I love public bathrooms, not so much as a place to void my bowels but as an interesting zone of discourse. What are the rules for writing on bathrooms walls? It must be something one wants to publicize, but not publicly. There is a general contagion to the area. The reader will likely be smelling shit or piss while reading so the ambiance lends itself to complaint or the noisome. As much as I strive to apply the methodological imperatives of historical materialism, it is really base materialism that rules my heart.
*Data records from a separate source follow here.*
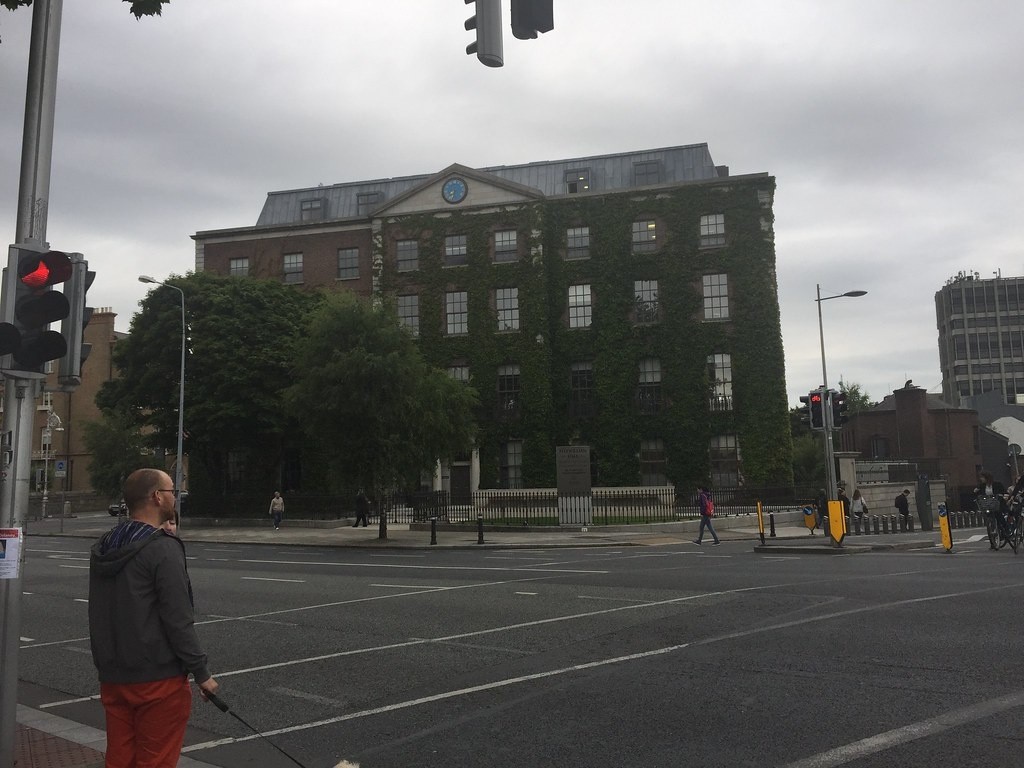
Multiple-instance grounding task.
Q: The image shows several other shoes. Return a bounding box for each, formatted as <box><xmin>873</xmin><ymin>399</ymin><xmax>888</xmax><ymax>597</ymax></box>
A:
<box><xmin>1007</xmin><ymin>529</ymin><xmax>1013</xmax><ymax>536</ymax></box>
<box><xmin>991</xmin><ymin>541</ymin><xmax>995</xmax><ymax>549</ymax></box>
<box><xmin>274</xmin><ymin>523</ymin><xmax>279</xmax><ymax>530</ymax></box>
<box><xmin>692</xmin><ymin>540</ymin><xmax>701</xmax><ymax>546</ymax></box>
<box><xmin>352</xmin><ymin>524</ymin><xmax>357</xmax><ymax>527</ymax></box>
<box><xmin>712</xmin><ymin>543</ymin><xmax>721</xmax><ymax>546</ymax></box>
<box><xmin>816</xmin><ymin>523</ymin><xmax>820</xmax><ymax>530</ymax></box>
In the bathrooms at the park I frequent the graffiti is all about clandestine sex acts--bj's and hj's, the largest writ being simply "SUK IT." A friend tells me that in the bathrooms of the University of Chicago there are expressions of general misery in several languages. I expect that in most public bathrooms one will be able to identify a dominant discourse that speaks of what that population most wants to say but feels is publicly derisible. It is also a complaint that the author is ashamed to make. There is a double exclusion: first the objective exclusion of the statement from public discourse, and then the subjective or interior exclusion of that statement from the subject's conscious attitude toward objective conditions. One feels ashamed to have this complaint.

The other main bathroom graffiti, uber-trite political slogans, is the converse: something so vacuous it can be uttered publicly or privately without stirring thought or response.

Are these not the poles which attempt to organize thinking about consumption of animal? The quietism of the vegetarian who does not want to be lumped in with fools, and those groups who are "anti-cruelty," as tautologically evacuated as being "against terror," who successfully propagate a public discourse organized solely by charisma (and it might remembered here that charisma is the political logic of the dictator).